> _Task details_
Carry on the news report about the teenager falsely detained in Guangxi, beginning right after its final paragraph.

Guangxi Police Investigating Teenager’s False Detention
Police in southern China’s Guangxi Zhuang Autonomous Region say they are investigating the case of a 17-year-old who was falsely detained for two weeks, The Beijing News reported Sunday.
Police apprehended Long Fei — the pseudonym used by media for the high schooler — at a hotel in the city of Liuzhou in late February as a suspect in a fight that took place in 2018. Long was held for 14 days at a detention center in Sanjiang Dong Minority Autonomous County, where the fight took place. He was released on March 9 after a teacher testified that he had been at a school-organized military training session at the time of the fight.
Long’s father, who asked to be identified by the pseudonym Long Xing for fear of repercussion, told Sixth Tone on Monday that he did not know about the detention until his son’s friend called him two days afterward. “The police did not contact me, and when I went to them, they treated me and my son as if he had already been convicted,” the father said.

> _Data to examine_
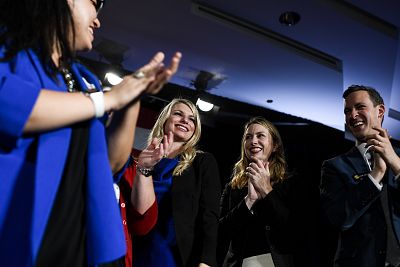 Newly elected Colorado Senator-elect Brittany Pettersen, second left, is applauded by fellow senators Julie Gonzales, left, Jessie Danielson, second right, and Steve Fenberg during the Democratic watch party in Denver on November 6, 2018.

* * *

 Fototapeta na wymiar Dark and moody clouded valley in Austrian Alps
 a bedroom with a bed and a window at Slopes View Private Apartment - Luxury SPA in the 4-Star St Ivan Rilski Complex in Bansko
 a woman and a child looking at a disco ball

> _Answer to this task_
According to The Beijing News, police did not tell Long Fei which crime he was being detained for or cross-check the information the teenager provided during interrogation: Long Fei had said he was at a military training session organized by his school in August when the fight occurred.
County police told Sixth Tone on Monday that they could not comment on any details of the incident amid an ongoing investigation.
Ren Xinghui, a lawyer in the eastern Shandong province who specializes in civil rights cases, told Sixth Tone that the police’s actions constitute a “severe violation” of the country’s Criminal Procedure Law. The police, he said, should have not only tried to verify the suspect’s alibi but also informed his parents of the detention within 24 hours.
“Since Long is a minor, his legal representative — whether a relative, a teacher, or a social worker from a child protection organization — should have been there during the interrogation,” Ren added.
Long Fei’s father said he encountered difficulties while trying to prove his son’s innocence. He said police dismissed his son’s school attendance record as fake and refused to solicit statements from two of Long Fei’s classmates since both were under the age of 18.
Long Xing also accused the police of violence. Referring to a conversation with his son’s friend, Long Xing said police had rushed into a hotel room where the teens were staying during their military training, forced them to the ground, and slapped one of Long Fei’s classmates before taking his son into custody. The Beijing News reported that Long Fei was abused by other inmates at the detention center.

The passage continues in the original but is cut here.